The Americans’ ongoing trade discussions with China have run parallel to the country’s hardline stance on Huawei’s involvement in the future rollout of 5G technology in the U.S.
Bills were introduced in both the U.S. House of Representatives and Senate on Tuesday to keep restrictions in place on the Chinese technology giant and ensure that it remains blacklisted from doing business with American companies.
Meanwhile, U.S. senior officials confirmed this week that Treasury Secretary Steven Mnuchin and United States Trade Representative Robert Lighthizer spoke on the phone this week with their Chinese counterparts amid renewed efforts to reach a trade deal between the two countries.
“There are very important issues in those trade discussions, like the improper transfer of intellectual property, joint venture requirements that are going to China. Those are trade issues,” Strayer said.
He added it’s the responsibility of government officials like himself to help separate the two issues.
“I think that as we get out there as diplomats and talk to governments around the world, they’re beginning to understand where we’re coming from and why we’re making ourselves so clear with regard to the future of 5G technology.”

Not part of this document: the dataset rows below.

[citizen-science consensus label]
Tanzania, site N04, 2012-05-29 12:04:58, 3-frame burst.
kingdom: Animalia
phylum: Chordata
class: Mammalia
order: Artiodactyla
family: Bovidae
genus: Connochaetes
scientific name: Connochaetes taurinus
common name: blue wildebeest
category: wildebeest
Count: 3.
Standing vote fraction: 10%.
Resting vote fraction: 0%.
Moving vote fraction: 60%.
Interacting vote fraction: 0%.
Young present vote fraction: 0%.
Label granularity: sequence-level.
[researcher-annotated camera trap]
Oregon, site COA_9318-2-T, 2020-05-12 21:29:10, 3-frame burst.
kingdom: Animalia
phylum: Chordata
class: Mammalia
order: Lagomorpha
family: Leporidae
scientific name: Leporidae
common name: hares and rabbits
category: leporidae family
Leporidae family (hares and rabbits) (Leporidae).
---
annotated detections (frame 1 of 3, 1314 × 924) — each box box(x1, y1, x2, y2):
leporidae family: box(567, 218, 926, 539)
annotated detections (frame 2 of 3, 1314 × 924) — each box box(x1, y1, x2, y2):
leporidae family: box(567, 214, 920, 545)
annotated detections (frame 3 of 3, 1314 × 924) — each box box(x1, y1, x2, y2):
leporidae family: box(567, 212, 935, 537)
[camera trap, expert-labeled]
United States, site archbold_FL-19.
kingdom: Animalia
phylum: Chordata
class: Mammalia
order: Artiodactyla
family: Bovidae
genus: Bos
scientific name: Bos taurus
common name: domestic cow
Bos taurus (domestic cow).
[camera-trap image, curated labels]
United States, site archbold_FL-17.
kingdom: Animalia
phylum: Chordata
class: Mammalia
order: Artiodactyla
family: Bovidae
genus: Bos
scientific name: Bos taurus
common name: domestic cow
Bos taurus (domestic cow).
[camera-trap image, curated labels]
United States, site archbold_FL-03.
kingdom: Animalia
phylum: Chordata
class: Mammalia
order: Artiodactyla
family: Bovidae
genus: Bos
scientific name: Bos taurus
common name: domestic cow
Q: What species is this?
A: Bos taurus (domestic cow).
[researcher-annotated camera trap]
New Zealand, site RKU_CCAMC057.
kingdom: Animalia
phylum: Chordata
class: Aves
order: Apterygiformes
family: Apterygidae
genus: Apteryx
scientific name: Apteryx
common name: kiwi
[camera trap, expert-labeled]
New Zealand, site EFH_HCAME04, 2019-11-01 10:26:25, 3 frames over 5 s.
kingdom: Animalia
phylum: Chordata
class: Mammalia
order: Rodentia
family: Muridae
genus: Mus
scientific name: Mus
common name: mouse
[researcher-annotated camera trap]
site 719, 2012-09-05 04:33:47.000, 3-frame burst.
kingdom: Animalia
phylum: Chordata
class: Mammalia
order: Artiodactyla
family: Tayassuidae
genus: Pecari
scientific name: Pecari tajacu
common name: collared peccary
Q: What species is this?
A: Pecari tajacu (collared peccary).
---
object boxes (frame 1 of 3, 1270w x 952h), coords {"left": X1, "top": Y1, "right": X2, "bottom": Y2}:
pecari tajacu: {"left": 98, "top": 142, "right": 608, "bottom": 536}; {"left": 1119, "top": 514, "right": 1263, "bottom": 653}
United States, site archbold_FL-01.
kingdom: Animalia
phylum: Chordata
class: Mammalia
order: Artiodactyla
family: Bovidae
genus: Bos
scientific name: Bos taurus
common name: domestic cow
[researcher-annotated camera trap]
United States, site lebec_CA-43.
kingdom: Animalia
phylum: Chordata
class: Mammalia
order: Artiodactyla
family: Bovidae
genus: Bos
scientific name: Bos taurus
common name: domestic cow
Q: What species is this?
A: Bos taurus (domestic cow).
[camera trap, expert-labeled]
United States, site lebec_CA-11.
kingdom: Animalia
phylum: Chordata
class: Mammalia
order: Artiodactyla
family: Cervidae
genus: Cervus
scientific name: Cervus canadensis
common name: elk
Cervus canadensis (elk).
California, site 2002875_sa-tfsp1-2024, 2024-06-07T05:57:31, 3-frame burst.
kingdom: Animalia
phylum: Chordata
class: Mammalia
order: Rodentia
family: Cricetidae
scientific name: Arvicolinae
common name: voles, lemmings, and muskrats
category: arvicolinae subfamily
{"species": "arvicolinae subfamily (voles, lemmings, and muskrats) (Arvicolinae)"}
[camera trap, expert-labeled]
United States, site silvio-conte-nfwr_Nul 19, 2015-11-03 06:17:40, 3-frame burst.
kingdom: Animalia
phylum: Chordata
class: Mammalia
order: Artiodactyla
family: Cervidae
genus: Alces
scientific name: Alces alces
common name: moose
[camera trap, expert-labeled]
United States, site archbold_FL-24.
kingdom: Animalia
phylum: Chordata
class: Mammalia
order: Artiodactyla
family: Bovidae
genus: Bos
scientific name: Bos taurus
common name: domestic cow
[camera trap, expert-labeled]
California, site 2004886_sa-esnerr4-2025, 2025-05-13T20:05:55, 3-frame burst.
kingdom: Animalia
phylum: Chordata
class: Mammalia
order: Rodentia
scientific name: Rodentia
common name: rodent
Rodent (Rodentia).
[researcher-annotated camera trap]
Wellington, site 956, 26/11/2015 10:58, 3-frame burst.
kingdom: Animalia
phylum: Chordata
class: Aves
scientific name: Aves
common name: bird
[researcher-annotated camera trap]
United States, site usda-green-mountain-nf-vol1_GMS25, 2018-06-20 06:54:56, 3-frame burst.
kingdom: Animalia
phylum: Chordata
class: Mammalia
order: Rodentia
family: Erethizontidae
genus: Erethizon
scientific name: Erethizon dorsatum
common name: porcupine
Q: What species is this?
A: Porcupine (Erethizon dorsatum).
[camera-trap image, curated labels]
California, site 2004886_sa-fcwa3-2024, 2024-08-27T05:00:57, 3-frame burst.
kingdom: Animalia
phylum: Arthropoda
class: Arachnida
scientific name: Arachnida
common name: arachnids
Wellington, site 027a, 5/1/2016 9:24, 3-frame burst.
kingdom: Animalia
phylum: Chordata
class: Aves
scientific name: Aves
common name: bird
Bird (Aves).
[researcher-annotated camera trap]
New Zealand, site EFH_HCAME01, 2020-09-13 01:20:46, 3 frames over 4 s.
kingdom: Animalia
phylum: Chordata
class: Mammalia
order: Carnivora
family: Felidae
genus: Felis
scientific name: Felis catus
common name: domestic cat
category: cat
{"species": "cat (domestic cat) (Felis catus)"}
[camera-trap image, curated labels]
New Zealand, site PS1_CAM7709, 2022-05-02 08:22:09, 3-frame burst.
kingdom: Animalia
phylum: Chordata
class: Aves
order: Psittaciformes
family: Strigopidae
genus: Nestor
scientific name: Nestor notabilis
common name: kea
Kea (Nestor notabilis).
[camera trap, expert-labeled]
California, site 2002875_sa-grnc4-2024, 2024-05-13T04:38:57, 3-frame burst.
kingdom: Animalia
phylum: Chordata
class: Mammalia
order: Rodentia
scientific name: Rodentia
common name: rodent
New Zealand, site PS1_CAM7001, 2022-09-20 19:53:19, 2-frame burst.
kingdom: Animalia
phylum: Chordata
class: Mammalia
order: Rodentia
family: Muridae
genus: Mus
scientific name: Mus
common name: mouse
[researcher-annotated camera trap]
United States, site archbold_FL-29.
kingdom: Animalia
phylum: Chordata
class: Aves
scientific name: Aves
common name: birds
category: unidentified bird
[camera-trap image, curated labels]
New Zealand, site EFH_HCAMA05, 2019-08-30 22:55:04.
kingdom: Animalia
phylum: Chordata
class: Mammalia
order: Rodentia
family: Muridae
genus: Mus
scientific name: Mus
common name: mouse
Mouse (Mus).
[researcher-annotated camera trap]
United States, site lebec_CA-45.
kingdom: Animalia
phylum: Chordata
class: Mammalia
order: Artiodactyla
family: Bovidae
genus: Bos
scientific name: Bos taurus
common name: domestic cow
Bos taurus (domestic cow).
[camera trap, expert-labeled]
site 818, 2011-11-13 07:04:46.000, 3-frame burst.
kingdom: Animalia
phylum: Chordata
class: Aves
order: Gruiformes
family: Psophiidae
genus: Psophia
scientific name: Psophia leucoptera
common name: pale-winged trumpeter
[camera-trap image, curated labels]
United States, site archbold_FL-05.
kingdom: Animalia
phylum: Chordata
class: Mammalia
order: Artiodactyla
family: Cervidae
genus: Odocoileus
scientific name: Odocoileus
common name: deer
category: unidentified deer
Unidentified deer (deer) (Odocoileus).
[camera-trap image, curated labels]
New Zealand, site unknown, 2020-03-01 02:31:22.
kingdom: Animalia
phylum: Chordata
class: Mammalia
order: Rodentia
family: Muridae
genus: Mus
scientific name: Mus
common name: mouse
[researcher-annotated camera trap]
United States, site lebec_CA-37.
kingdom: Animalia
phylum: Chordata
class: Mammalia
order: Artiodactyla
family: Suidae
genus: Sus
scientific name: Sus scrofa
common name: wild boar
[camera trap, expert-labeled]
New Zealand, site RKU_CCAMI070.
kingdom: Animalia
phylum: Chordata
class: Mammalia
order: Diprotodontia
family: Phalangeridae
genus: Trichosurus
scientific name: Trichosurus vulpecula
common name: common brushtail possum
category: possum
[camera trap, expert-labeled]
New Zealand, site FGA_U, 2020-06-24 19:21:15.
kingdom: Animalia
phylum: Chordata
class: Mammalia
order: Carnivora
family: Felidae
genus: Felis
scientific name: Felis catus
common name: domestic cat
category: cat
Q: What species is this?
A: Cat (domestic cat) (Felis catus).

As the two world powerhouses hash out a deal, however, Canada remains caught in the middle following the arrest of Huawei chief financial officer Meng Wanzhou in Vancouver in December. China has responded with the detention of two Canadians. Export relations between Canada and China have also been hindered by the latter country’s sanctions on Canadian canola in March and meat products in June.
Still, Canada remains among the countries that has not made a decision on whether or not to allow Huawei equipment in its planned rollout of 5G.
Strayer says that the U.S. must put its own security needs first if and when allies such as Canada or the United Kingdom allow Huawei access to its 5G networks.
“We understand the U.K. and a number of other governments are still in the process of making a decision about how they, in their own sovereign rights, will decide how to protect their nation’s telecommunications equipment,” Strayer said.
“But, we have said that we need to protect our national security and other important information, and will have to reassess how we’re sharing information with other governments if they do use Huawei equipment.”